Today I'm following January's lead. I've hit some rough patches. If you've read here earlier, you know the Liar book controversy was intense, and I confess I bit into the issue like a pit bull. I would not let go. I got so wound up, it took a friend to help me back away from the issue. I'm grateful I didn't go sistergirl. And trust me, I came close.

I need a car. I cannot afford a car, but reality is despite my finances, I have to make it work and I'm really, really tired of making it work. Can anyone relate?

I have two daughters. I love them both, but they are girls. They are siblings with a significant age gap. One is a teenager. Can you tell where there is going? Of course, each expects me to take the side of the other and no matter how diplomatic and unbiased I try to be, both feel betrayed. Yes, nothing less than betrayed. Their mother has failed them again. I have failed to understand where she is coming from. ((sigh))

The upside: I'm mentoring two fantastic young women. Please check out Ari at Reading In Color and Tashi at Taste Life Twice. And if by off chance you know my daughters, please don't mention the mentees. It would not be good. Fortunately, while my daughters are proud of what I do, they pay more attention to their lives so I don't expect them to see this. Maude knows the guilt-trippping I'd get behind bragging about somebody else.

8 comments:

Anonymous said...

I wish I had something constructive to say, besides that I am rooting for you! I get that tired feeling too. And I know it doesn't do much to have other people say, hang in there, or I sympathize/empathize or whatever, so I feel pretty helpless in that regard. But I at least wanted to send some love your way, just in case it makes a little difference!

Anonymous said...

I know exactly how your daughters feel. Just think, I was 5 when my sister was 13 and 8 when my sister was 16. All we did was argue! And you're right, each of us felt nothing less than betrayed. Don't worry too much, though. Once they get older, they'll look back and laugh about it. My sister and I get along just fine now that we're older.

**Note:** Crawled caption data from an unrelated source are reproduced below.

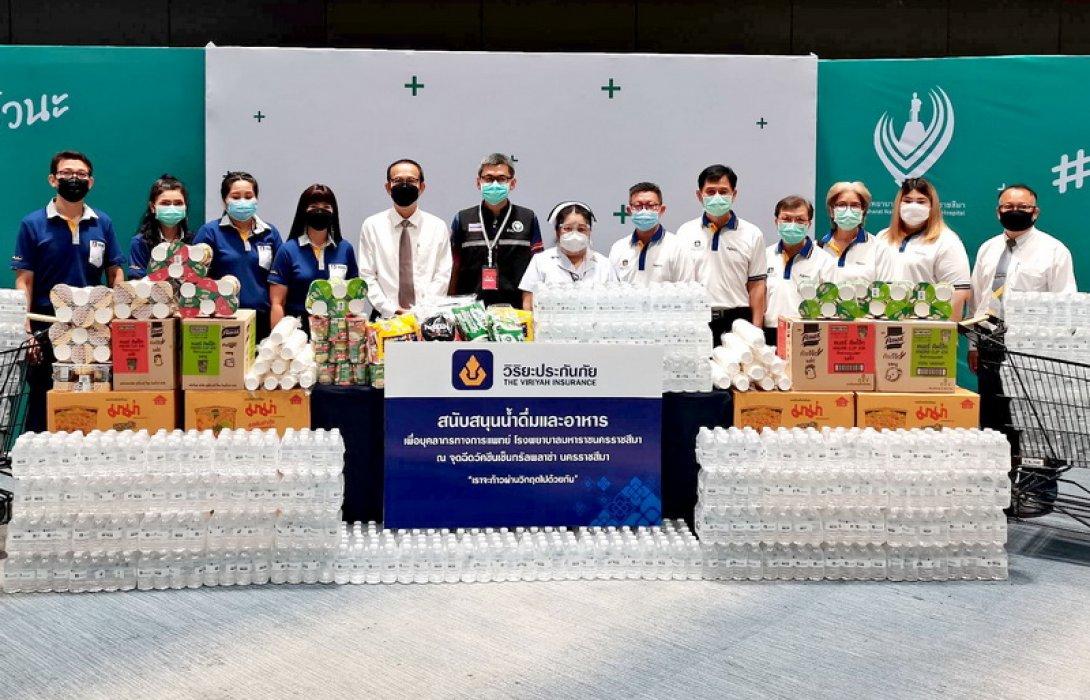 วิริยะประกันภัยมอบน้ำดื่ม-อาหารส่งกำลังใจทีมแพทย์ จุดฉีดวัคซีน เซ็นทรัลโคราช สู้ภัยโควิด-19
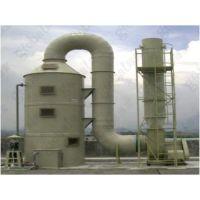 工厂工业酸碱酸雾废气洗涤净化塔 喷淋塔填料塔废气排放处理设备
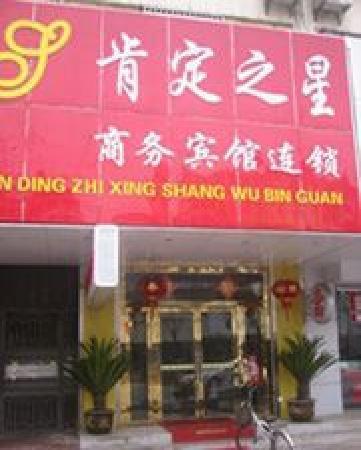 Kending Hotel Nanjing Changfu Street: 123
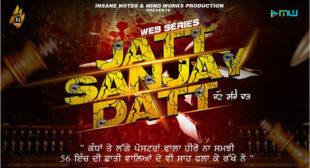 Jatt Sanjay Datt Lyrics – Ranjit Bawa – Flytunes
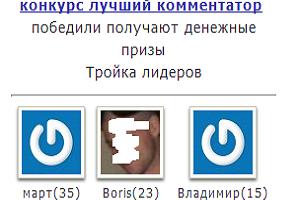 Top_komentator_bez_plagina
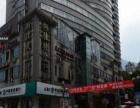 新加坡门店产权300平方使用面积500平方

It's nice to be the upside, but yeah I know how your daughters would feel. I think I'd be the same way if my mom had mentees.

~Tashi

susan said...

Thanks Tashi,
At least I know I'm not completely off-base.

Rhapsody, there's no magic words but being heard helps. Thank you.

Zetta said...

Can't help with the parenting thing 'cause I'm not a mom and still have serious mother issues myself...but I think you should remarkable restraint with the LIAR uproar and you turned a moment of disgust into a REAL "teachable moment!" more than one blogger I've talked to plans to review more POC b/c of YOUR list & challenge/invitation...so give yourself some credit for that!

Marjolein Reads said...

Thank you for your comment on my review blog Susan! Your blog is great! love that you are reviewing books between cultures too, I will start following your blog from now on!

Doret said...

I am with Zetta, Susan, you did great, I enjoyed reading your comments everywhere I went, especially @ the authors blog.

pia said...

My sister and I still argue and argue and...so I'm the worst person to give advice on this

I can relate to trying to make it work more than you can imagine

Thanks for the wonderful comment :) Though a doctor called me a Legal addict when I tried getting him to sign off on rehab he laughed

Anonymous said...

life sucks sometimes for some, not at all for many, and most of the time for others. i can relate to "I have to make it work and I'm really, really tired of making it work." sometimes, it feels it's all i do, hermana. un abrazo!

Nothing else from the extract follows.